RECORDS SUPPLIED.
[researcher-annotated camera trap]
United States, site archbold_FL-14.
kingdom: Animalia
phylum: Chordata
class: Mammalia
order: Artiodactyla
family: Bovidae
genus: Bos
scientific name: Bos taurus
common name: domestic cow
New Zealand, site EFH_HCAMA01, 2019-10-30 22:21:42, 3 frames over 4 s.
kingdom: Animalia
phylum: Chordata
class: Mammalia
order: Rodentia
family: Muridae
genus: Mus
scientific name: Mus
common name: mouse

---

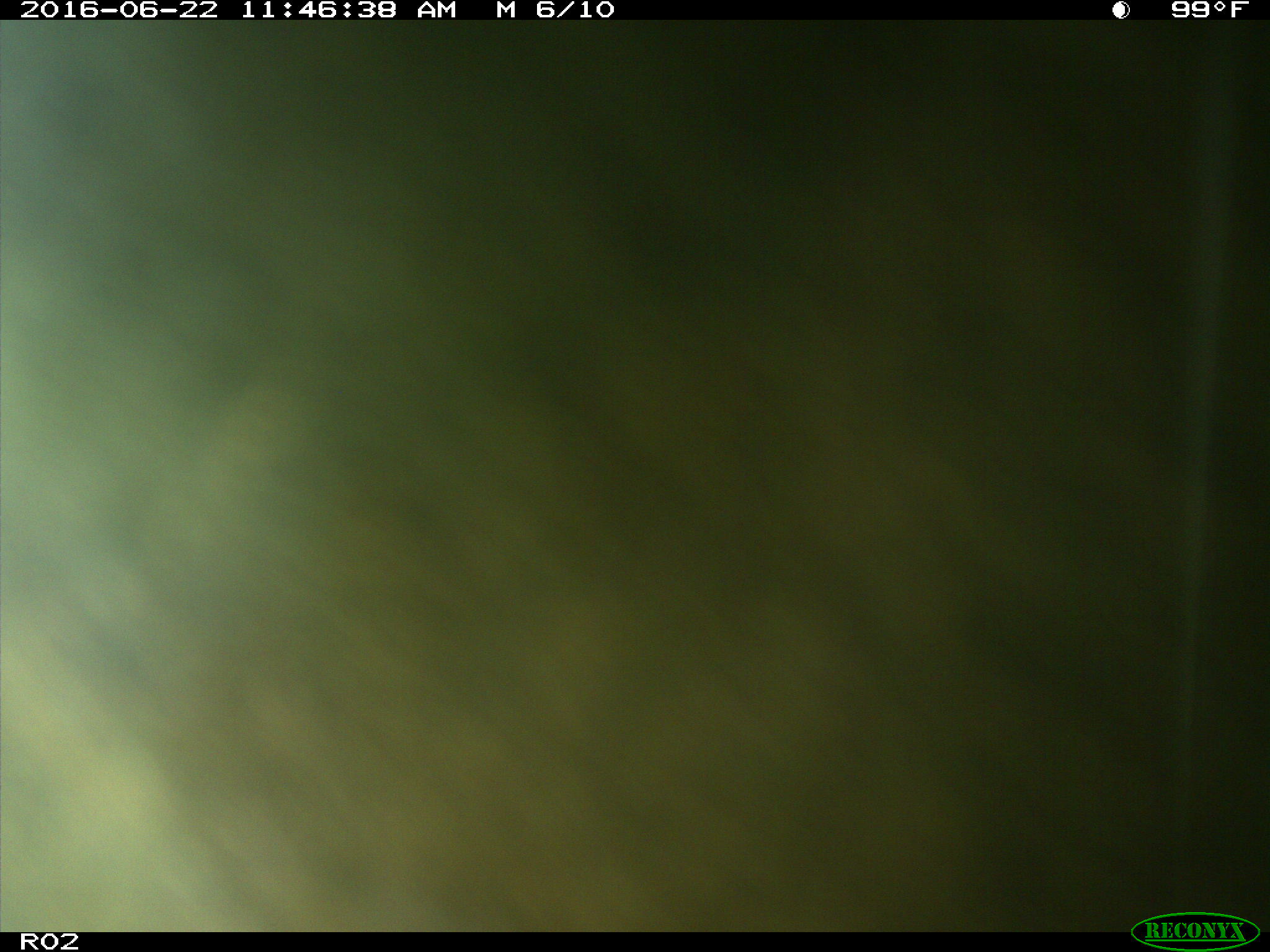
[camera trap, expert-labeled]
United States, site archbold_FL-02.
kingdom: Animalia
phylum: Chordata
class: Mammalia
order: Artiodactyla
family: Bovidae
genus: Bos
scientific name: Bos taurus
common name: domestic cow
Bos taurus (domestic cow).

==

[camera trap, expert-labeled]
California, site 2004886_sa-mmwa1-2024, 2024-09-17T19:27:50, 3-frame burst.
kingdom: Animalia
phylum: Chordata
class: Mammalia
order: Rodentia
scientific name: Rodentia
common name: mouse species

EXERCISE INSTRUCTIONS.
Using the material above, transcribe exactly the lines from the line with "[researcher-annotated camera trap]" to the line with "scientific name: Mus"; both count, and nothing else goes in.

OUTPUT FOR THIS TASK.
[researcher-annotated camera trap]
United States, site archbold_FL-14.
kingdom: Animalia
phylum: Chordata
class: Mammalia
order: Artiodactyla
family: Bovidae
genus: Bos
scientific name: Bos taurus
common name: domestic cow
New Zealand, site EFH_HCAMA01, 2019-10-30 22:21:42, 3 frames over 4 s.
kingdom: Animalia
phylum: Chordata
class: Mammalia
order: Rodentia
family: Muridae
genus: Mus
scientific name: Mus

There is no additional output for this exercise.